As soon as I walked into the classroom, I saw that I wasn’t going to like my surroundings. There were all kinds of people in this classroom. None of these offenders had any respect for the teacher. They were using indecent and vulgar language, playing around, and talking very loudly. I felt sorry for the teacher. I wanted very badly to scream out and ask those offenders just what was their problem. But, as it was, I was consciously and subconsciously defeated. All I could do was stare at the plants that were hanging from the walls of the classroom.

Today’s day is 5/18/12, and we were about to take our final EA testing, which consisted of reading. I gave all I had, while participating in such an activity. Reading is one of my hardest subjects other than math. I have a problem with comprehension and remembering what I read. I don’t know what causes this problem in me. Maybe it has to do with the medication I’m taking. I don’t know.

Anyway, when we, the students, had completed our final exams, the teacher who was in charge of our class came around and picked up our exam booklets and all the pencils and eyeglasses. She told us to remain seated and to hold down the noise. After she had finished what she was doing, she gave us instructions on how to depart from the classroom to take a break in the restroom.

I don’t know this woman who was holding our class down for testing, but she was quite all right. She got her respect, and everything went really well. Well now, after this woman was finally finished getting her stuff together and was about to leave the classroom, she noticed that she was about to take our teacher’s pencil and glasses box with her. She placed the box on the teacher’s desk—making sure that everything was there—but the mistake that she made was that she left the box in a classroom full of criminals.

As soon as this woman departed the class room, a Mexican jumped from his seat and peeped out of the classroom door to be sure that the teacher was gone. Another guy got from his seat, who was a black dude, and he was the one who stole four pencils from the box, while the Mexican kept watch. The black dude gave the Mexican one pencil for the job he did. The dudes got back in their seats and acted as if nothing ever happened.

Our teacher had been assigned to work in another classroom for the EA testing. When she had come back to her original workplace, she quickly noticed that her pencil box had been left on her desk by the other teacher. Our teacher examined the contents of the pencil box and quickly learned that four pencils were missing. She brought this to the attention of the class. The black guy and the Mexican who had stolen the pencils were the first ones to deny that they had anything to do with such an act. The other teacher had come back to our classroom for some reason or another, and our teacher confronted her concerning such a matter. The other teacher was surprised. She had no idea how something like that had occurred. She did know that everything was in place when she left the classroom.

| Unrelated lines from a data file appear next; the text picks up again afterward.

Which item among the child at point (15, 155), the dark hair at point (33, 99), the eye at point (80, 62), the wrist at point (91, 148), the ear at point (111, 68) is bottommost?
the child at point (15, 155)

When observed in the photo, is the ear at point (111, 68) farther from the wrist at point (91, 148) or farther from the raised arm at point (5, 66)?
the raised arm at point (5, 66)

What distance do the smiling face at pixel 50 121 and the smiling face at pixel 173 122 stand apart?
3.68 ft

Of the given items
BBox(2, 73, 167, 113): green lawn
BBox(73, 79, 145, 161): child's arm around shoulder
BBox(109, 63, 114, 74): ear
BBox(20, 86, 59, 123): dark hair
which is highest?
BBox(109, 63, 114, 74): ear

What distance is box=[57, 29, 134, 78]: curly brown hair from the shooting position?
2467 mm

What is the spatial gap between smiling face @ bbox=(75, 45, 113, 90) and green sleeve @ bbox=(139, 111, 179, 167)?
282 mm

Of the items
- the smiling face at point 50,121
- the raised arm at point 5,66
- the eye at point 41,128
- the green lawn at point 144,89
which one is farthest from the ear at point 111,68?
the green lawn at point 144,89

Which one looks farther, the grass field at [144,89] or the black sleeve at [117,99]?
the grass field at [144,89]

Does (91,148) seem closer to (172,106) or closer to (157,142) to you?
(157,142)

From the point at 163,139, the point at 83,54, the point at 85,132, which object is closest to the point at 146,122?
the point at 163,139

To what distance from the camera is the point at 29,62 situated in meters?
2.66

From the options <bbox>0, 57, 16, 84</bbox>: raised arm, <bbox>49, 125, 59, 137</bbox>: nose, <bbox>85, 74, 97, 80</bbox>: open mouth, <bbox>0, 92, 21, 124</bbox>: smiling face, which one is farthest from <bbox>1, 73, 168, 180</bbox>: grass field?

Journal, you just couldn’t imagine what I felt like after witnessing what those two offenders had done. I couldn’t imagine what our teacher was thinking about our class and her students. This was a real mess, man! I wanted to beat the living shit out of those two offenders! I also wanted badly to point out those two guys out for the teacher, but I could not do that. I would be labeled as a snitch. I just sat quietly in my seat and had serious thoughts about such a situation.

Well Journal, I’ve been in Ms. Barton’s class for one week now, and I just don’t know what to think about my classmates. Oh yes, Journal, a couple days ago, my teacher, Ms. Barton, asked me about my age and I told her that I will be turning fifty years old on June 21st. She told me that she’d be turning fifty-two on the 9th of June. She was born in 1960 and I was born in 1962. I looked at my calendar and learned that her birthday will fall on a Saturday. When Friday, June 8th comes around, I plan to say happy birthday to Ms. Barton silently, so that I don’t draw any attention from the class.